> **YOUR TASK**
Carry on the court passage about prejudice and the claim against the vendor group, picking up after its final paragraph.

> **GIVEN TEXT**
────────

Prejudice and claim against vendor group
[64] I have previously mentioned the absence of recollection of Mr and Mrs Sale in relation to the meeting alleged by the plaintiffs to have occurred in March 2002, and the representations said to have been made at that meeting.
[65] On 5 August 2009, Mr Sale swore an affidavit stating that source documents relating to the contract and the operation of the business by Caffe were contained in 11 archive boxes kept in a shed at his residence. In May this year, as a result of a flood, 4 of these archive boxes, and other personal records, were destroyed. Mr Sale swore that the loss of those boxes would impact upon the ability of the vendor group to address the wages representation and the net profit representation.
[66] On 14 September 2009, Mr Sale swore a further affidavit. It deposes to the fact that all the MYOB files for the operation of the Bakery when owned by Caffe had been kept on a backup disk. The MYOB files were said to be an electronic recording of every transaction that occurred in the operation of the business. Mr Sale deposed that at the time of the preparation of his affidavit sworn on 5 August 2009, he believed that the MYOB files could be located. His belief about that was not disclosed in the affidavit of 5 August 2009, and as I have indicated, the affidavit was to a different effect. The affidavit of 14 September 2009 deposes to the fact that the backup disk cannot now be located, and a personal computer where the information was also stored has been disposed of.
[67] Mr Le Sueur was the accountant for Caffe at the time of the sale of the Bakery. He was the author of the April 2002 letter. Although he has sworn an affidavit on behalf of the vendor group, he is silent about the extent of records, if any, held by him in relation to the Bakery when conducted by Caffe.
[68] On behalf of the plaintiffs, it is submitted that the lost documents are unlikely to have been of any particular importance in the case. They were said to be relevant to the net profit representation and the wages representation. However, it is pointed out that the plaintiffs rely on the April 2002 letter, to establish that the representation as to net profit was misleading, and that accordingly it is highly unlikely that the factual basis for the allegation could be in dispute.
[69] With respect to the wages representation, the plaintiffs submit that this matter is unlikely to be in contest, Caffe having been successfully sued by former employees because of its failure to pay wages in accordance with relevant awards. It is to be noted that none of the affidavits provided on behalf of the vendor group has addressed this allegation.
[70] It seems to me that it is unlikely that any lost documents or computer files would contain information that would be important in contesting the claim. Further, in view of the way the evidence has emerged, I am not satisfied that the vendor group have established that they do not have available to them adequate sources of information relating to the operation of the Bakery when it was owned by Caffe.

────────

> **DATA LISTING**
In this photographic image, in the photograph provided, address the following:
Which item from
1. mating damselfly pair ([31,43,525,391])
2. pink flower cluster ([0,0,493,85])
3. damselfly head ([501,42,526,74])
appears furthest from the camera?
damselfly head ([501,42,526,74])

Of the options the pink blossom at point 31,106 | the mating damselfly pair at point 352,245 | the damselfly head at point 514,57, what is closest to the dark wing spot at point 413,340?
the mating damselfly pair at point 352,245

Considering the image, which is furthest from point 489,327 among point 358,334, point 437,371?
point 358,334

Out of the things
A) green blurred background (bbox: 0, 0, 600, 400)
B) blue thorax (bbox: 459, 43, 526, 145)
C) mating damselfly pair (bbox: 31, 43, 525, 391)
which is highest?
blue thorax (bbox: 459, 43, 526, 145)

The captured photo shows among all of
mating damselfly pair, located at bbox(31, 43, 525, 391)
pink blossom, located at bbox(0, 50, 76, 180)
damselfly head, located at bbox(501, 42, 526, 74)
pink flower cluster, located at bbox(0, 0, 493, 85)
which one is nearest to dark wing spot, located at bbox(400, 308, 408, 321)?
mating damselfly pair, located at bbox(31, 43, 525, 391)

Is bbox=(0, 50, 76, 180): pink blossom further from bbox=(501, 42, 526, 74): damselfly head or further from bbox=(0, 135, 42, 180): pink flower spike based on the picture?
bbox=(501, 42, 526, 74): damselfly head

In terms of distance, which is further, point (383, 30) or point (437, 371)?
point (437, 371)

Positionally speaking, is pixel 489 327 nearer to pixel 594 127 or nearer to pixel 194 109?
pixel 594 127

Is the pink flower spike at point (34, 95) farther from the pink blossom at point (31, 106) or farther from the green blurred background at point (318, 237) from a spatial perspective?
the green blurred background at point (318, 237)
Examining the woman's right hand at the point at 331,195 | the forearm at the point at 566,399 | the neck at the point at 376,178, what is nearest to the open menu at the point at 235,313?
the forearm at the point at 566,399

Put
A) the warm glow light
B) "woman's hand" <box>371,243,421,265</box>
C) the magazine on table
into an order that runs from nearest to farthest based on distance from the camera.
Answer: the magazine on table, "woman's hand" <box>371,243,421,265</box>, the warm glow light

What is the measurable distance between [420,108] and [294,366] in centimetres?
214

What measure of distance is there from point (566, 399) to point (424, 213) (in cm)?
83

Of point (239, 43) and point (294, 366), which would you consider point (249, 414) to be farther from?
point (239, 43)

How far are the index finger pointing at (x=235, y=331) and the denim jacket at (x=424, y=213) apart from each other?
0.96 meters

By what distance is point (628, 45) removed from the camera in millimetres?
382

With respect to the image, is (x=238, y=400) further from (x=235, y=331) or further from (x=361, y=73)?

────────

> **RESULT OF THE EXERCISE**
[71] Mr and Mrs Sale have deposed to having no recollection of the meeting on 21 March 2002, or of making representations about the number of hours worked by Mrs Sale, or that wastage in the business was 2 percent. In my view, loss of recollection relating to these representations is not of great significance in this case. The representation about the hours worked by Mrs Sale is related to statements in the information pack, there being no dispute that this document was provided to Mr Walker. The wastage representation does not seem likely to assume great importance in the case.
Claim against Ms Lawrence
[72] It is alleged against Ms Lawrence that she is negligent because she did not advise the plaintiffs to obtain financial records in order to verify the matters represented in the information pack; and because she did not properly advise about the effect of the April 2002 letter. It is also alleged that she gave negligent advice which resulted in Mr Walker’s liability with the Australian Tax Office, and the incurring of associated legal fees. The liability to the Australian Tax Office related to GST, superannuation guarantee payments, PAYG withholding tax for employees, income tax, and penalties.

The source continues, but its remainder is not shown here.